*SOURCE EXTRACT*
..............................

To address this question, we considered multiple counterarguments. The argument that the use of 2-photon in vivo imaging revealed layers and spaces not previously identified fails because spaces hundreds of micrometers in width can be identified without specialized imaging. The argument that the “outer subarachnoid space” was artifactually eliminated by tissue shrinkage in all previous studies using light microscopy, confocal microscopy, or transmission electron microscopy fails because the authors show the “outer subarachnoid space” in fixed, dehydrated, paraffin embedded, and sectioned mouse and human specimens (Figs. 3 and S3). Furthermore, the subarachnoid space of the same dimensions is visible regardless of the methods used for tissue processing and imaging. Spaces of this size do not just disappear. The argument that immunohistochemical staining proved that the Prox1-EGFP cells were not adjacent to the E-cadherin-positive arachnoid barrier layer (Fig. 3C, 3E) fails for the reasons described in points 2-4 above. The argument that the Prox1-EGFP-positive cells have a barrier function fails because Møllgård et al. did not test the barrier function of these cells apart from the arachnoid barrier layer, which is not visible in their 2-photon images. The argument that Prox1-positive cells in the meninges have properties of lymphatic endothelial cells and mesothelial cells fails for the reasons described in point 4. Even as a hypothesis, the relationship of a subset of meningeal cells to lymphatics and mesothelial cells would have to be objectively tested with consideration of the evidence in favor of or against the concept before it could be taken seriously.
After considering all of these issues, we conclude that Prox1 is expressed by a subset of arachnoid cells located close to the arachnoid barrier layer, but the authors’ claims of the discovery of a “4th meningeal layer” that divides the subarachnoid space and forms a barrier between the subdivisions are misrepresentations and misinterpretations of their data. Findings that underlie these claims can be explained on the basis of what is already known about meningeal cellular structure and function.

..............................

*SUPPLIED MATERIAL*
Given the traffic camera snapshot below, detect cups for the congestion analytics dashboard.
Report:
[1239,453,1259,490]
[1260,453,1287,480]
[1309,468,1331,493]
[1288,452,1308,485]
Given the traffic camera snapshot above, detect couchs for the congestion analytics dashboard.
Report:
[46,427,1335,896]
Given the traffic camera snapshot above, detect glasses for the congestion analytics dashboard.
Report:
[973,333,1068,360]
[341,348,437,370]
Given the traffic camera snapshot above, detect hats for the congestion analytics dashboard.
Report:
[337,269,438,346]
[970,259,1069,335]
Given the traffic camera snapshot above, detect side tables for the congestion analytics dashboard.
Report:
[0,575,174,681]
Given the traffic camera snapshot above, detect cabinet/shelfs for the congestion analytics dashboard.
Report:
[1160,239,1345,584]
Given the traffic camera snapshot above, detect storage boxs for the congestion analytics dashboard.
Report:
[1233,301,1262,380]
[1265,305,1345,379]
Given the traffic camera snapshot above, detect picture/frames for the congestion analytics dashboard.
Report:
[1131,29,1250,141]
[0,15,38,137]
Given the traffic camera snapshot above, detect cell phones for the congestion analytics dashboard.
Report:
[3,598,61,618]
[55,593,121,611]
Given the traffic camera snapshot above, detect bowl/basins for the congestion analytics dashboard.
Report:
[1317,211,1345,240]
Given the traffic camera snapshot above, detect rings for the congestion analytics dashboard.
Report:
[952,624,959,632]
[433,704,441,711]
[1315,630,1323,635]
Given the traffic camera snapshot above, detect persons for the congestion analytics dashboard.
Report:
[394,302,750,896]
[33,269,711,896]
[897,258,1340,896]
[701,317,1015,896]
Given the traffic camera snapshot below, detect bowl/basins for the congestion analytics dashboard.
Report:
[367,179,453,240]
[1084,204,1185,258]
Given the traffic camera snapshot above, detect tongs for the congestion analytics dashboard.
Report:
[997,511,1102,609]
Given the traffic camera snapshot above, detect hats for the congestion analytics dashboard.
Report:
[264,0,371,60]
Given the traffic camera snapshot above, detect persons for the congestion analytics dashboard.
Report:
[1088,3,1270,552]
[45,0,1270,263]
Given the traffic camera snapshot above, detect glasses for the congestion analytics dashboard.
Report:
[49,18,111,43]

..............................

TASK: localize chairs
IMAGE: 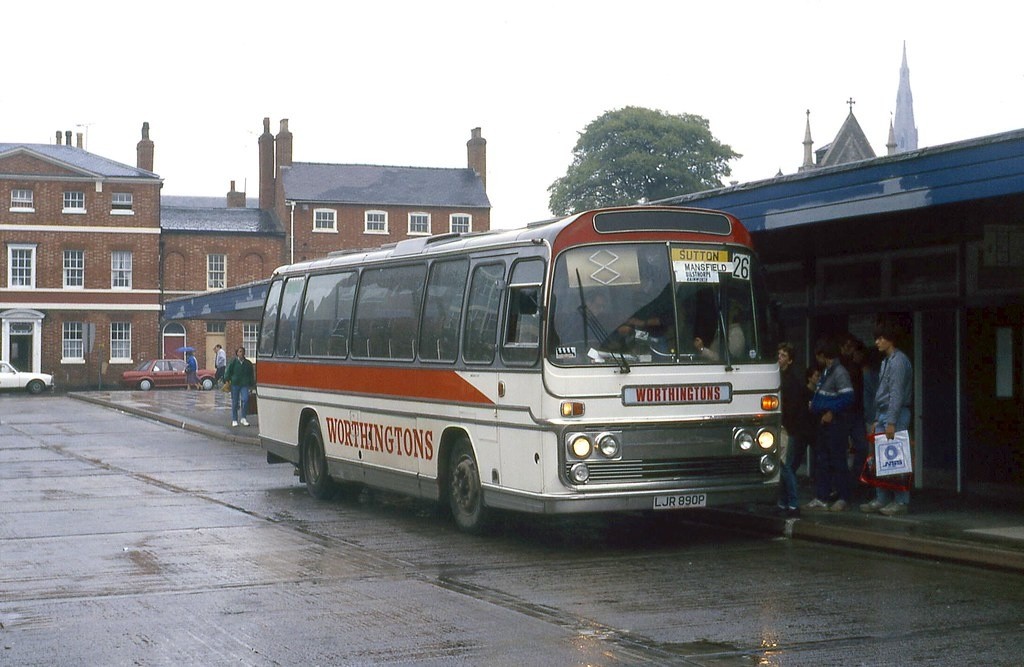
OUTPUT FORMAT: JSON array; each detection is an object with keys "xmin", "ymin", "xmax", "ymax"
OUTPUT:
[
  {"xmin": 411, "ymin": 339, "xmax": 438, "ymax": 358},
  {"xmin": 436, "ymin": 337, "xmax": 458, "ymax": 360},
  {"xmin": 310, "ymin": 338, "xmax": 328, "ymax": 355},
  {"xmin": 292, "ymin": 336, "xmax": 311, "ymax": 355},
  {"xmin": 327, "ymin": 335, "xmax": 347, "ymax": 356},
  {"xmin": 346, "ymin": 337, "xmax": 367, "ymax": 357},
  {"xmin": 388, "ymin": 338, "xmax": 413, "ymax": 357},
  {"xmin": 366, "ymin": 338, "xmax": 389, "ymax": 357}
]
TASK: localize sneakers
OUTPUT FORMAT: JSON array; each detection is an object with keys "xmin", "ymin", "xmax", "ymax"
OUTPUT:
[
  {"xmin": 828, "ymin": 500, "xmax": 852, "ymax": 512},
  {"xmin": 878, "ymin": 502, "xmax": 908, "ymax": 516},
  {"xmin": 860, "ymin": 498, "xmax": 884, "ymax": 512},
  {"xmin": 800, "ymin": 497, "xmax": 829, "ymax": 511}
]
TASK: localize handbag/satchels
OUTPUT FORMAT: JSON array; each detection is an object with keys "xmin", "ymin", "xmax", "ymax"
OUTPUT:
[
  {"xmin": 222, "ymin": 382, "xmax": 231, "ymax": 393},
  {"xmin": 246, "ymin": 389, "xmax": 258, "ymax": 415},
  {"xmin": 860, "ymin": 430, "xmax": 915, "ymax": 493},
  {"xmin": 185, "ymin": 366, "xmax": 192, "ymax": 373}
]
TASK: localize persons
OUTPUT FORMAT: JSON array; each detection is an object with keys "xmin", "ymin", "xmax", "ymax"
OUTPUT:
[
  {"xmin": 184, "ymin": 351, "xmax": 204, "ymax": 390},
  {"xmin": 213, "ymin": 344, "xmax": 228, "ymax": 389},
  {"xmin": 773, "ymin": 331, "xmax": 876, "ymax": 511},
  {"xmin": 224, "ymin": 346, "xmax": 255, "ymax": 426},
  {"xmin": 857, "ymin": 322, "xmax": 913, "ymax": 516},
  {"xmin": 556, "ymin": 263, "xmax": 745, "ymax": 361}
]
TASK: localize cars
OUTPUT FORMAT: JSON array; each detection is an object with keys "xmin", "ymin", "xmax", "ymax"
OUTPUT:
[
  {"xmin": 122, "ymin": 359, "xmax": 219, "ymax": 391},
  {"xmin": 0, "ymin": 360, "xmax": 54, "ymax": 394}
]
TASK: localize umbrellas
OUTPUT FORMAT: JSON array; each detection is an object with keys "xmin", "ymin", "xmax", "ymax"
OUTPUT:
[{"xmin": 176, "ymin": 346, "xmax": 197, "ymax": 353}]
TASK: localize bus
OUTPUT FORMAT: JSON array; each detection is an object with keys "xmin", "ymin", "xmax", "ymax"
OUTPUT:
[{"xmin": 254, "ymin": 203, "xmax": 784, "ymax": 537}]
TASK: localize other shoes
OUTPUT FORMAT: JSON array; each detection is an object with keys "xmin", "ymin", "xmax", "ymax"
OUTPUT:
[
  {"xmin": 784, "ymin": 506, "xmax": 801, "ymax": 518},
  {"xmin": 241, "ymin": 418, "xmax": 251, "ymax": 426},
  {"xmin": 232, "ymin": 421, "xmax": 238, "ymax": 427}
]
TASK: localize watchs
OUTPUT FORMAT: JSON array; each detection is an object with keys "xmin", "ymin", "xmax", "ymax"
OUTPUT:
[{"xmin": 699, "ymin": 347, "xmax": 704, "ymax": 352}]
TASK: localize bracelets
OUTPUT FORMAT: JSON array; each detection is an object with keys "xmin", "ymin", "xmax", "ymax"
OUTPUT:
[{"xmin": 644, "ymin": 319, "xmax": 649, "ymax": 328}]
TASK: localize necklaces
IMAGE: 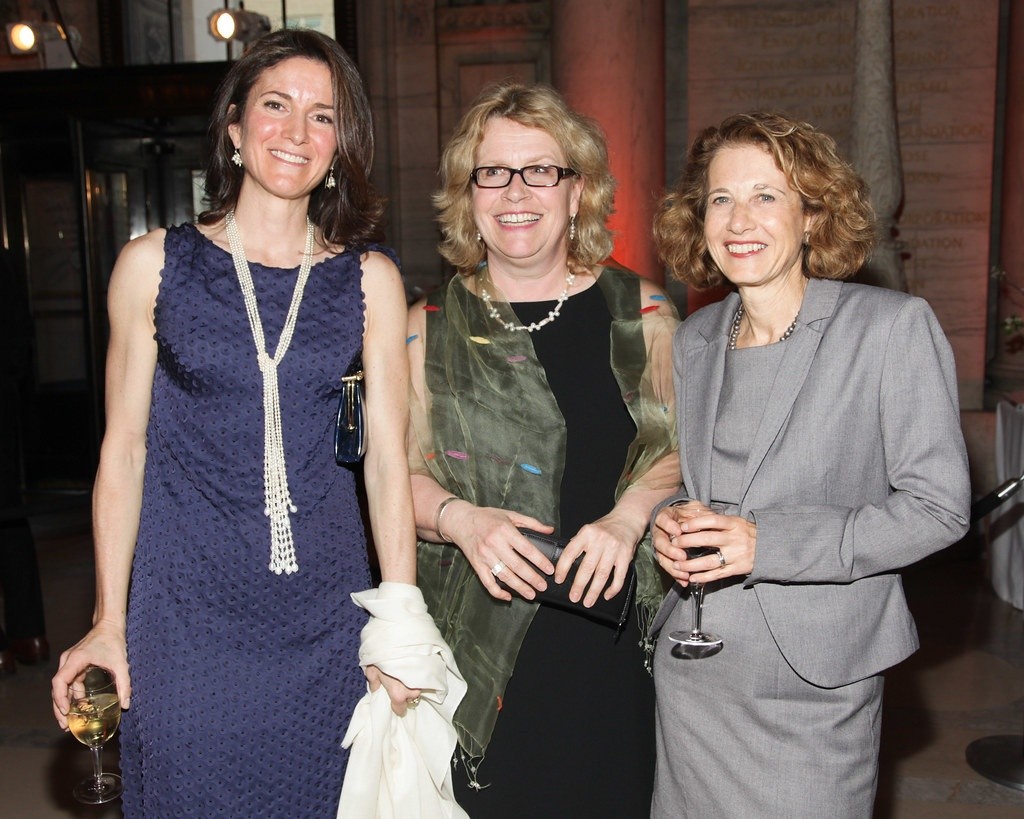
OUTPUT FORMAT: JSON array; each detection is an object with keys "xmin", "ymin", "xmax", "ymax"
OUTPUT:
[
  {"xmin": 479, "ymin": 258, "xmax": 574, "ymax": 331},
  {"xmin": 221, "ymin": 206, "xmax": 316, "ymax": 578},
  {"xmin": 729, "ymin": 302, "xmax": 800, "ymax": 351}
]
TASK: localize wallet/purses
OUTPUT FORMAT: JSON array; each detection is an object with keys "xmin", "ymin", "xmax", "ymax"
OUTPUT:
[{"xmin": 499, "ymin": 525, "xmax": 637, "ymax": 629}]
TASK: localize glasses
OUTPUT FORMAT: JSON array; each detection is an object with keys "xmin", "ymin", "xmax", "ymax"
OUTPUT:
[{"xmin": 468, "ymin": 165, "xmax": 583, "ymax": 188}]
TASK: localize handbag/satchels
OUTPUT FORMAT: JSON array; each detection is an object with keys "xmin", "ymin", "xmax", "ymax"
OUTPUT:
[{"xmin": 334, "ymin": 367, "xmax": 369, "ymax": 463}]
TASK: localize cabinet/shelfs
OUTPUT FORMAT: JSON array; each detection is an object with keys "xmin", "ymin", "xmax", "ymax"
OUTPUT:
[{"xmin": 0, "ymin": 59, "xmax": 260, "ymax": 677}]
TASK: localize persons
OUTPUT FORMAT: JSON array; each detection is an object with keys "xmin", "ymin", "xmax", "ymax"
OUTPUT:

..............................

*TASK SET*
(a) Output the passage on the claimed fourth meningeal layer between "After considering all" and "structure and function.", inclusive, copied character for character.
(b) Answer these questions from the passage on the claimed fourth meningeal layer.
(i) Which figures do the authors use to show the "outer subarachnoid space" in fixed, dehydrated, paraffin embedded, and sectioned specimens?
(ii) Which layer is described as not visible in the 2-photon images of Møllgård et al.?
(iii) According to the conclusion, by what is Prox1 expressed?

*SOLUTIONS BY TASK*
(a)
After considering all of these issues, we conclude that Prox1 is expressed by a subset of arachnoid cells located close to the arachnoid barrier layer, but the authors’ claims of the discovery of a “4th meningeal layer” that divides the subarachnoid space and forms a barrier between the subdivisions are misrepresentations and misinterpretations of their data. Findings that underlie these claims can be explained on the basis of what is already known about meningeal cellular structure and function.

(b)
(i) Figs. 3 and S3.
(ii) The arachnoid barrier layer.
(iii) A subset of arachnoid cells located close to the arachnoid barrier layer.